***** Data for this task *****

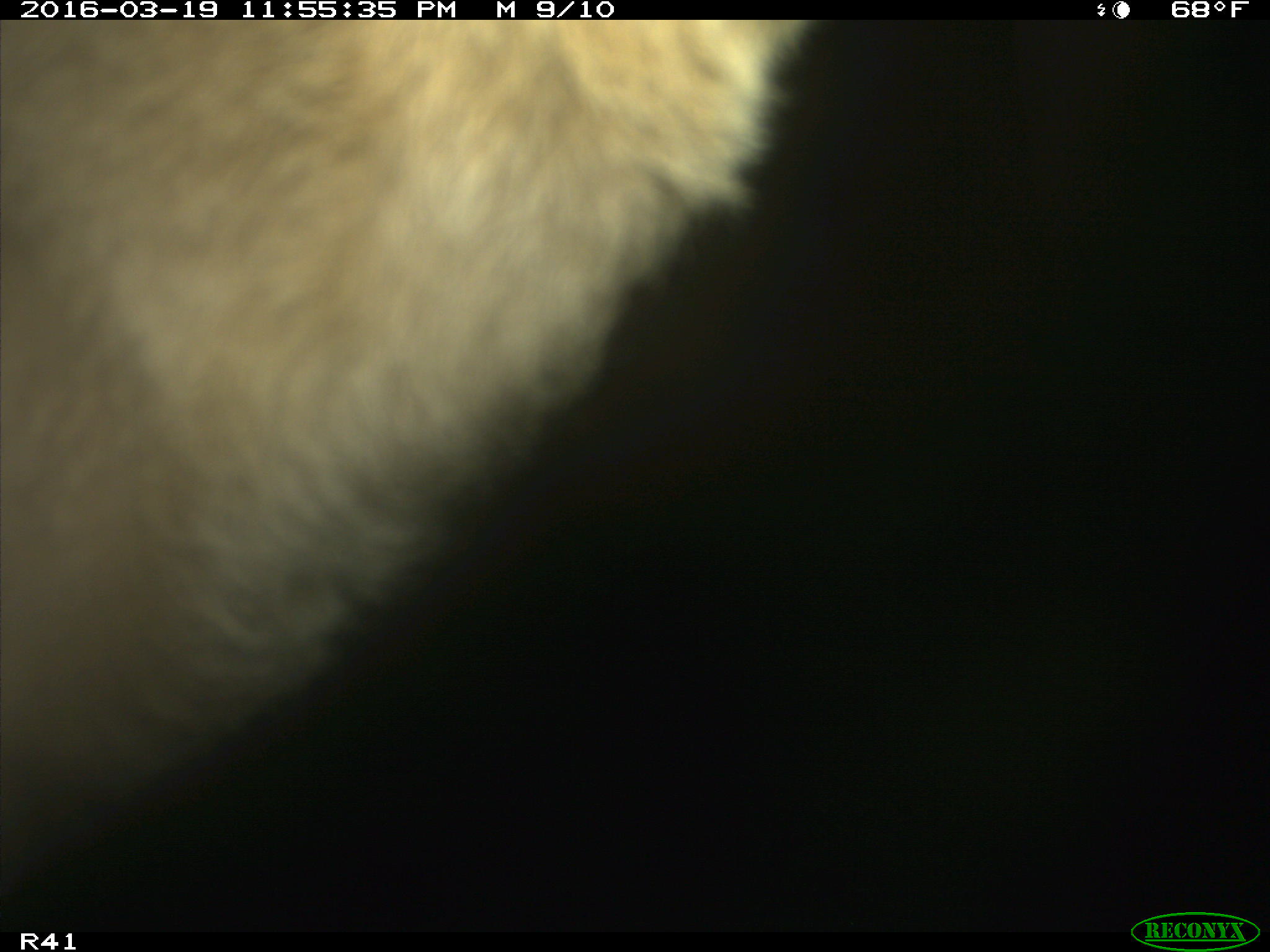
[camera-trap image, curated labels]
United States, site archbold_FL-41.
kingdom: Animalia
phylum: Chordata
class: Mammalia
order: Artiodactyla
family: Bovidae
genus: Bos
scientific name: Bos taurus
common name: domestic cow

*****

What the task asks =
Print nothing but the lines from the line with "kingdom: Animalia" to the last line of the records above. Both of those lines count.

Solution for this task =
kingdom: Animalia
phylum: Chordata
class: Mammalia
order: Artiodactyla
family: Bovidae
genus: Bos
scientific name: Bos taurus
common name: domestic cow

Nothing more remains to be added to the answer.